The 30-inch-long mastodon jawbone is one of the latest additions to the UI Paleontology Repository, known as one of the top university collections in North America. Inside Trowbridge Hall, scores of drawers and cabinets contain more than a million specimens that tell the history of the world. The repository started in 1855 with discoveries from the first geological survey of Iowa, but Adrain continues to accept fossils of trilobites, giant ground sloths, and other ancient creatures for the collection.
For its first 12 weeks at the repository, the mastodon jawbone lay immersed in a damp tub of straw to slow and even its drying process. Amanda Adams (16MS), the earth and environmental sciences PhD candidate charged with caring for the specimen, says the straw helped prevent the fossil from crumbling or cracking by both absorbing moisture and preventing water from evaporating too quickly.

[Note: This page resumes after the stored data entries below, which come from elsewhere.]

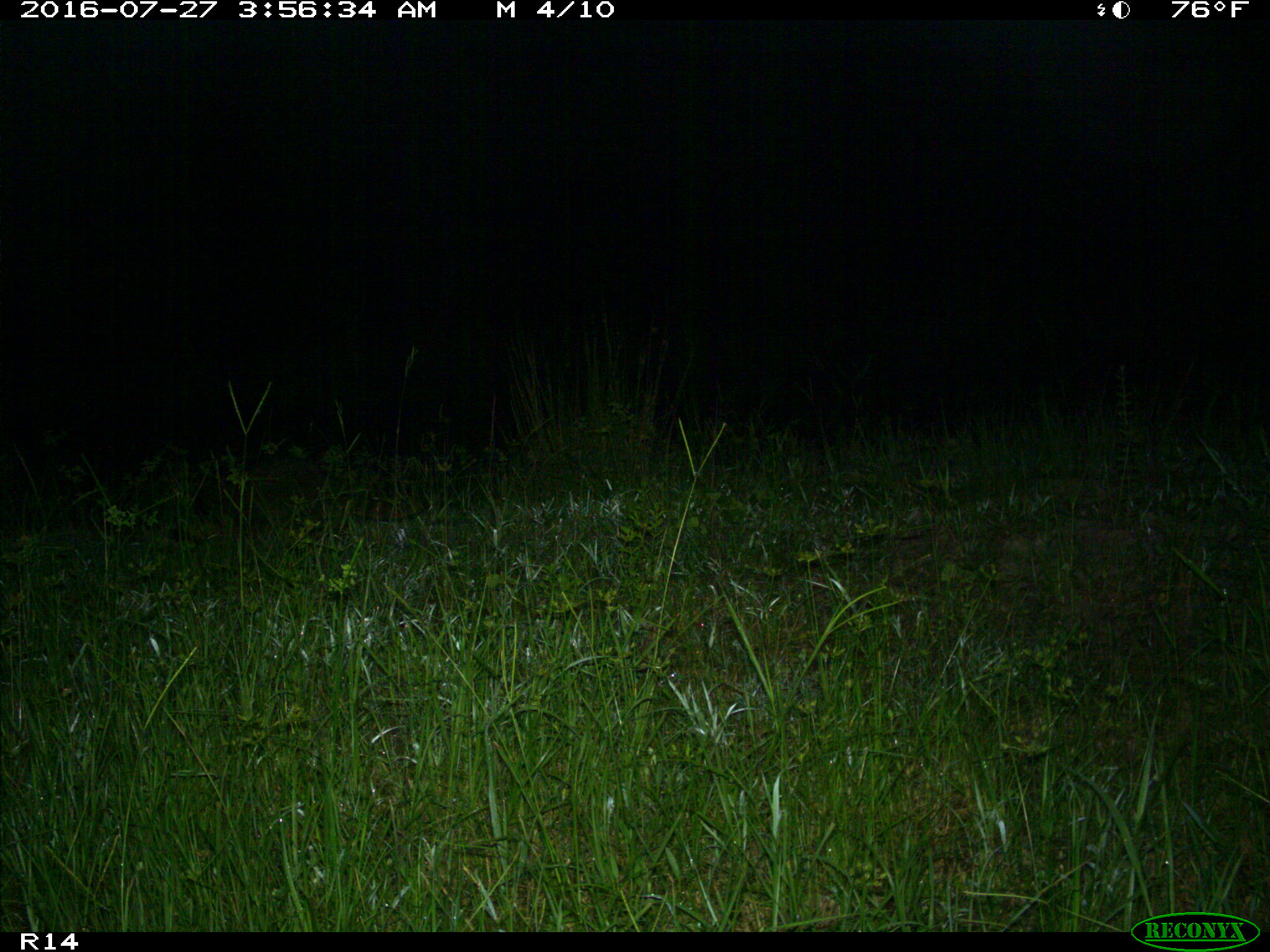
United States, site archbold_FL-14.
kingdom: Animalia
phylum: Chordata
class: Mammalia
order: Carnivora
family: Procyonidae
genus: Procyon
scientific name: Procyon lotor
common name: common raccoon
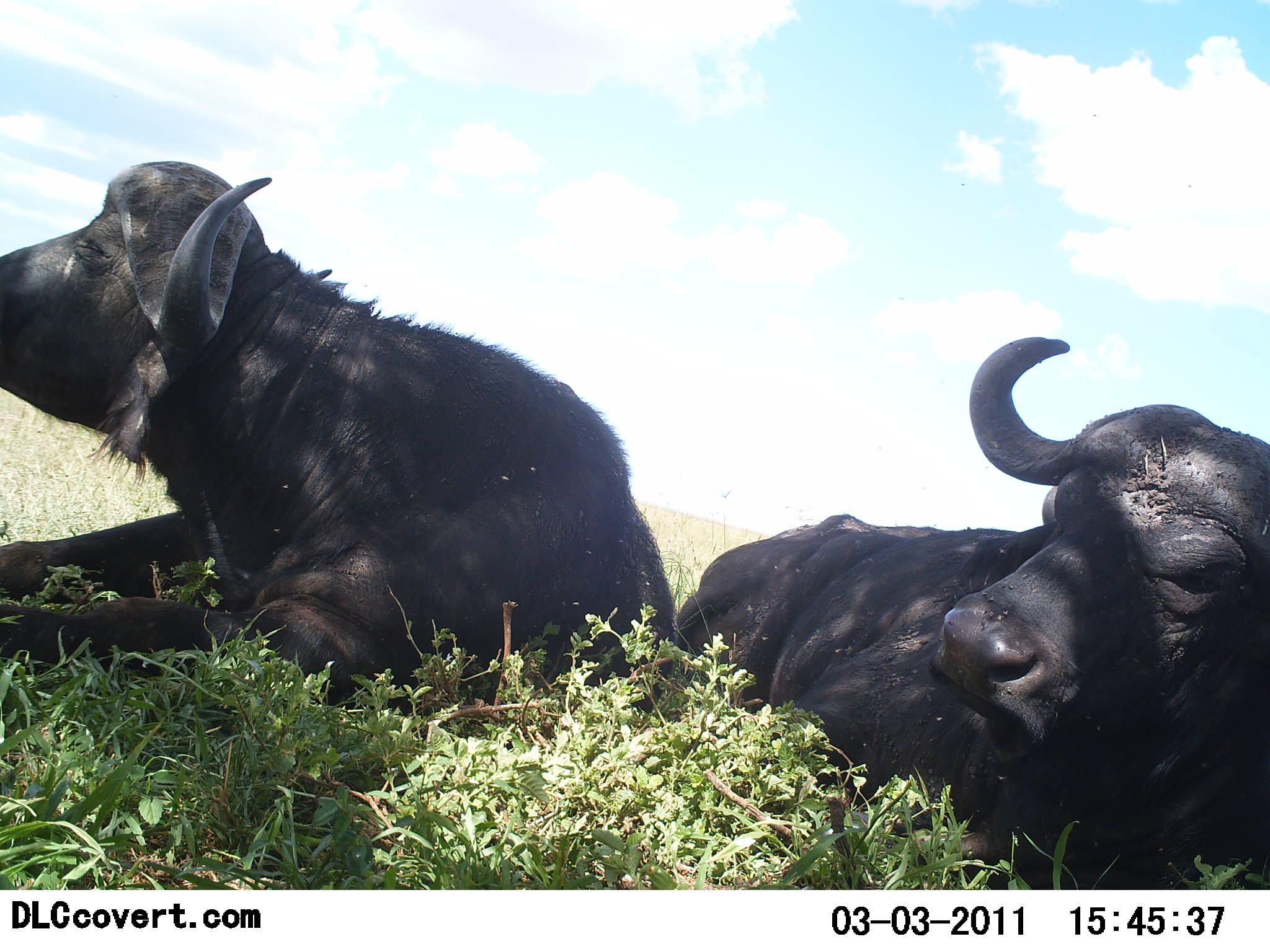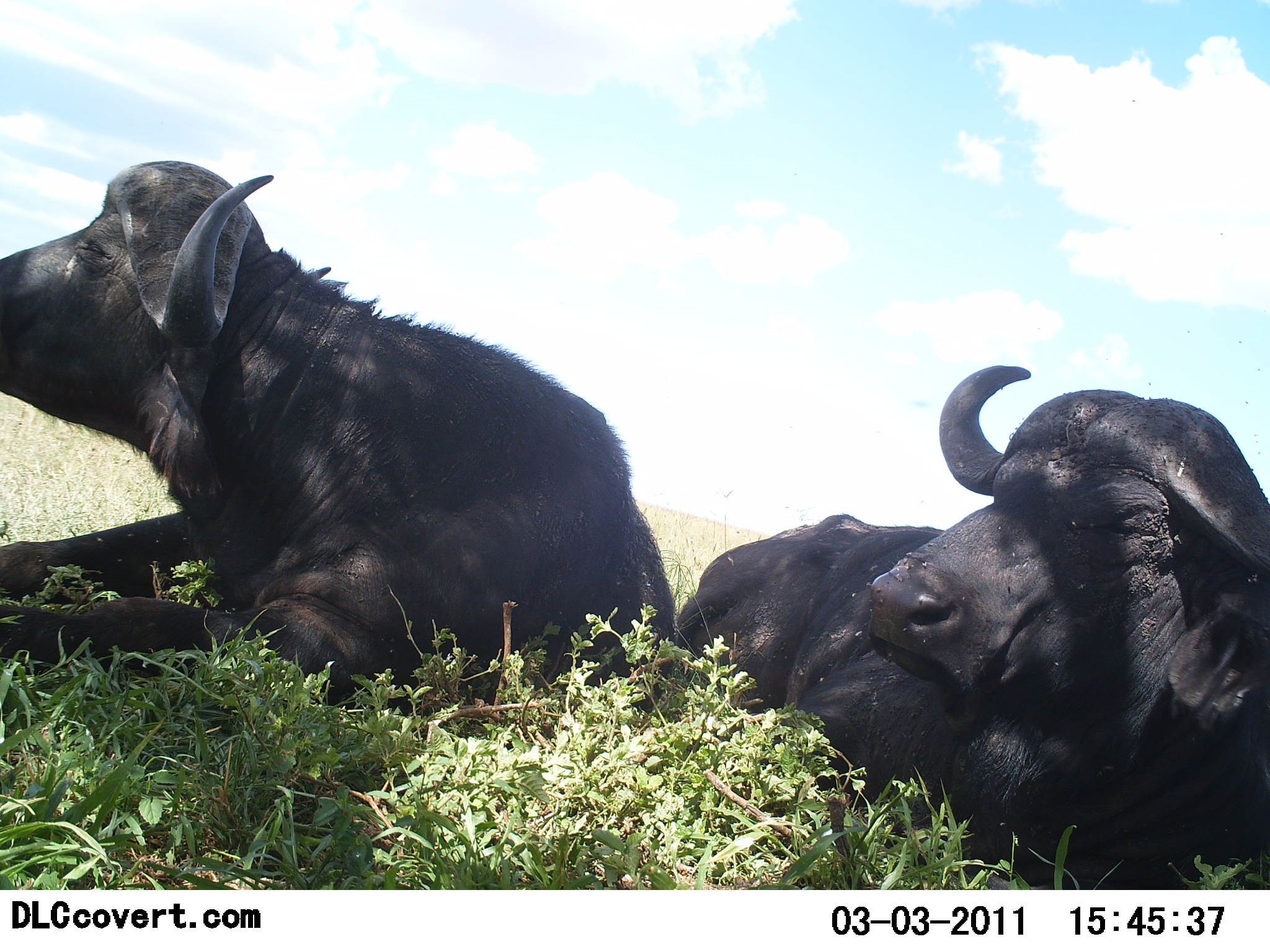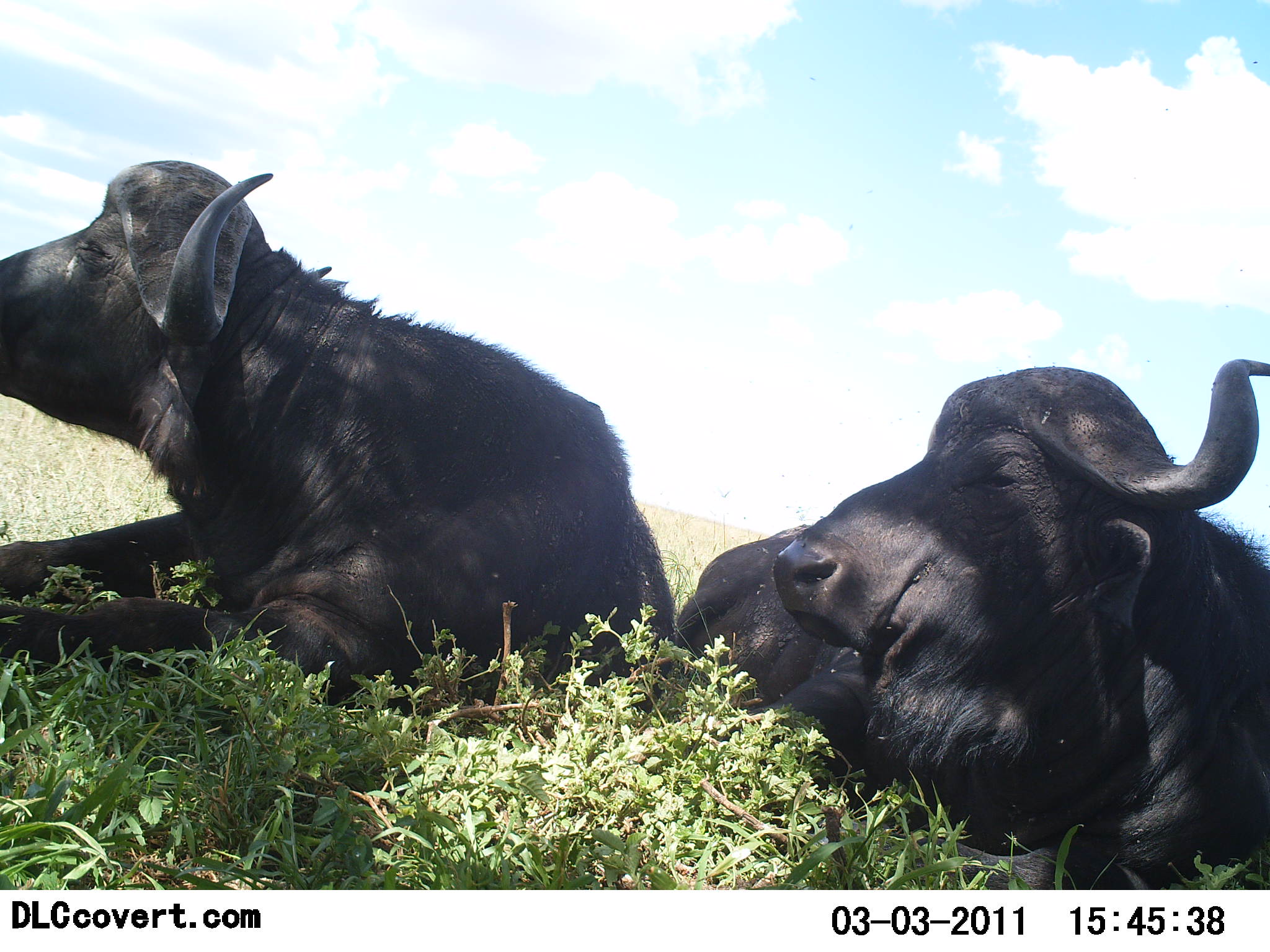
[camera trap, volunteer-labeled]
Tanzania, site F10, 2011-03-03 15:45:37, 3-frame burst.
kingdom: Animalia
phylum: Chordata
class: Mammalia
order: Artiodactyla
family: Bovidae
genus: Syncerus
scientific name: Syncerus caffer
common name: cape buffalo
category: buffalo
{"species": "buffalo (cape buffalo) (Syncerus caffer)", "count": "2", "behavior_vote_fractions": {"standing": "0%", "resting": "100%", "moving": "0%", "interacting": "0%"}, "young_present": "0%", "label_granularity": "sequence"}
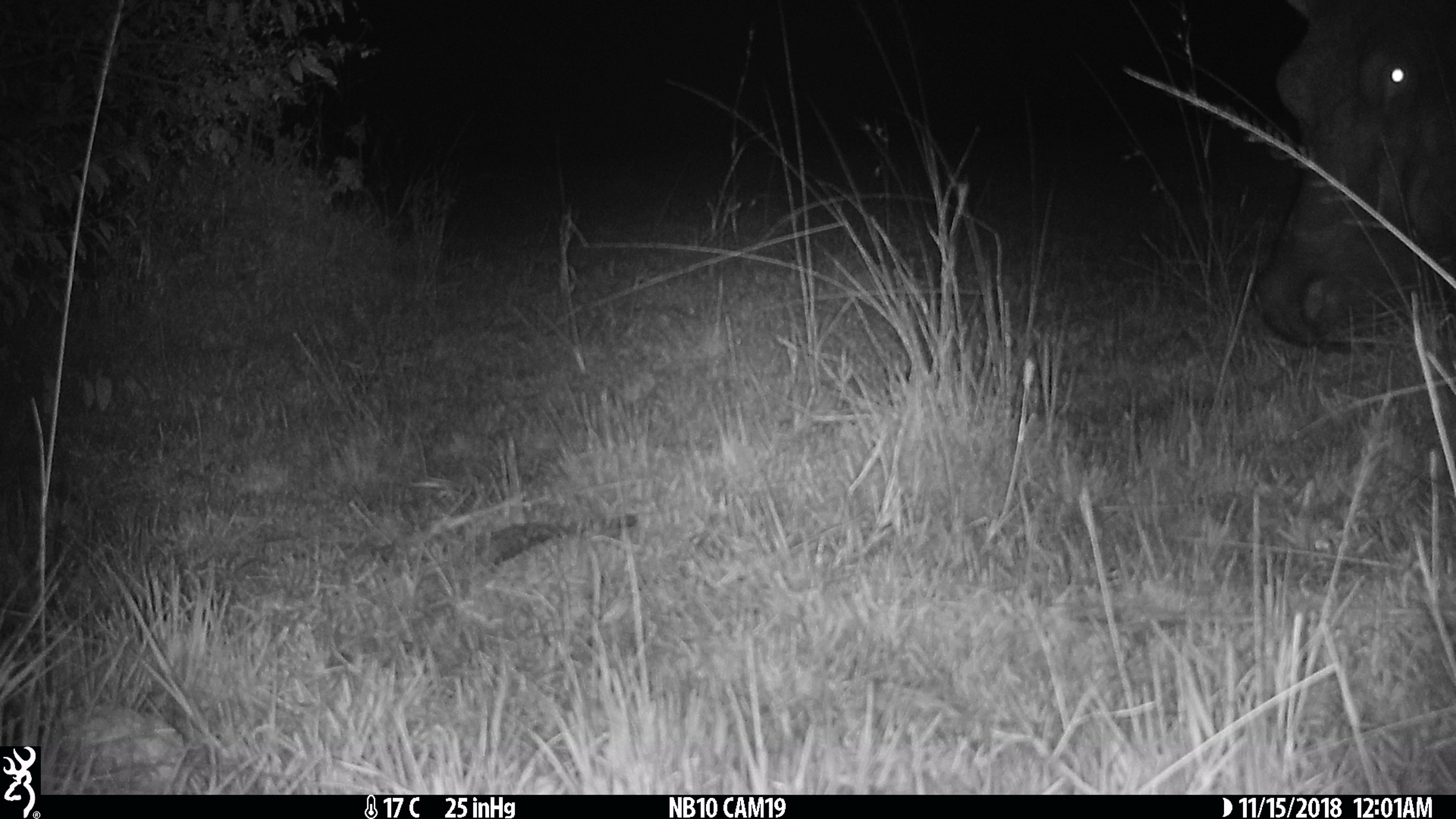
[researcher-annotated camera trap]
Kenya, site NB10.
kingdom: Animalia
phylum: Chordata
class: Mammalia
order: Artiodactyla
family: Hippopotamidae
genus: Hippopotamus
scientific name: Hippopotamus amphibius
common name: hippopotamus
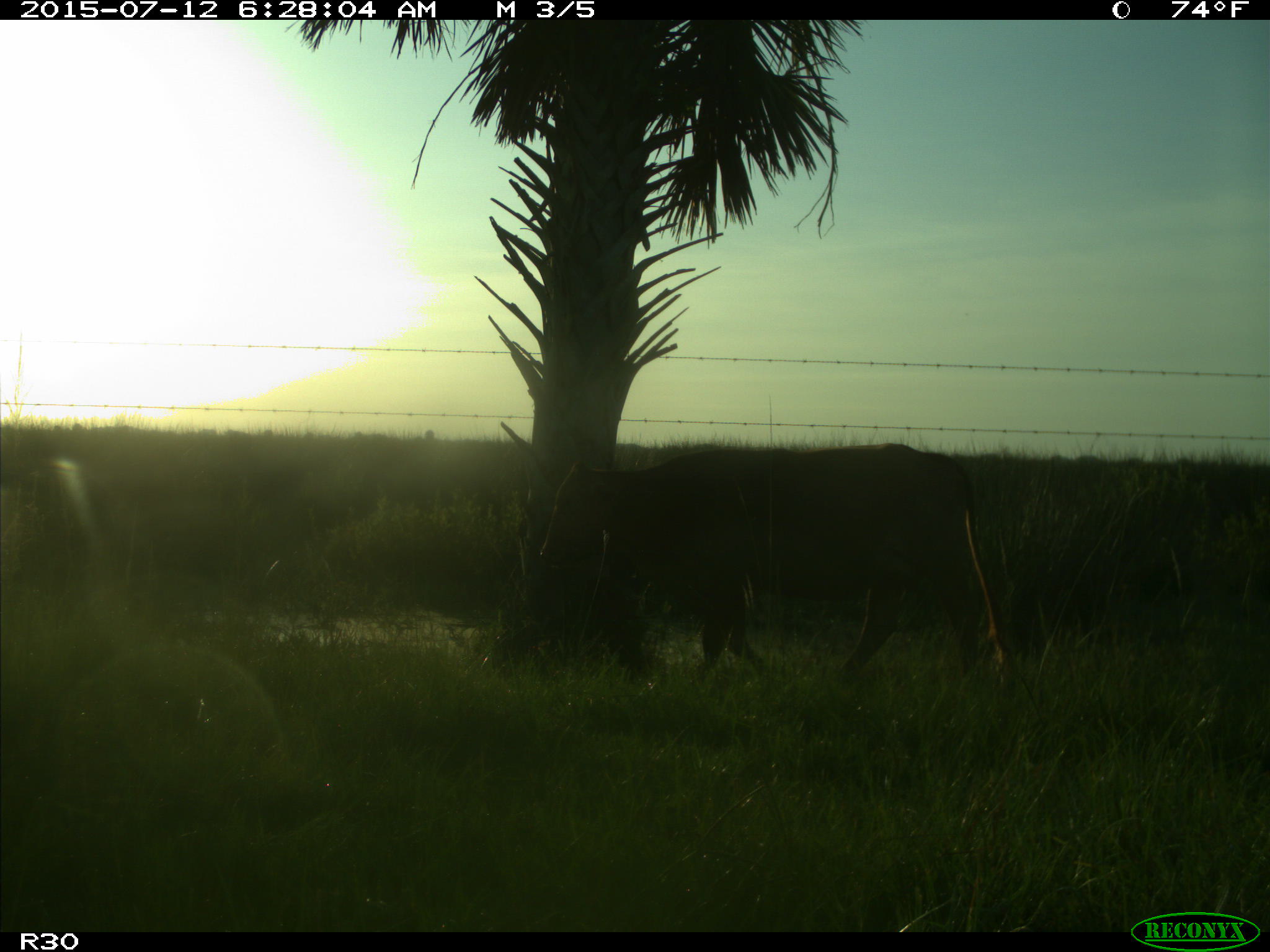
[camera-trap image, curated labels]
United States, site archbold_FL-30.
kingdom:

Already, the university is using the fossil as a learning tool. UI geography students scanned the specimen to create 3D images for further study. Researchers are also investigating whether the fossil found at the farm 30 years ago comes from the same mastodon. A pollen and plant analysis of a soil sample taken at the site back then estimated the bones to be 34,000 years old.
In addition to revealing more about prehistoric creatures and their extinction, Adrain notes that fossils can provide clues to help answer important global questions, such as what might happen with climate change. "It's all a record of what was and where it was and when it was," she says. "Things change, and you have to adapt and diversify, so it's interesting to see how plants and animals respond. I think it's important for us to know that."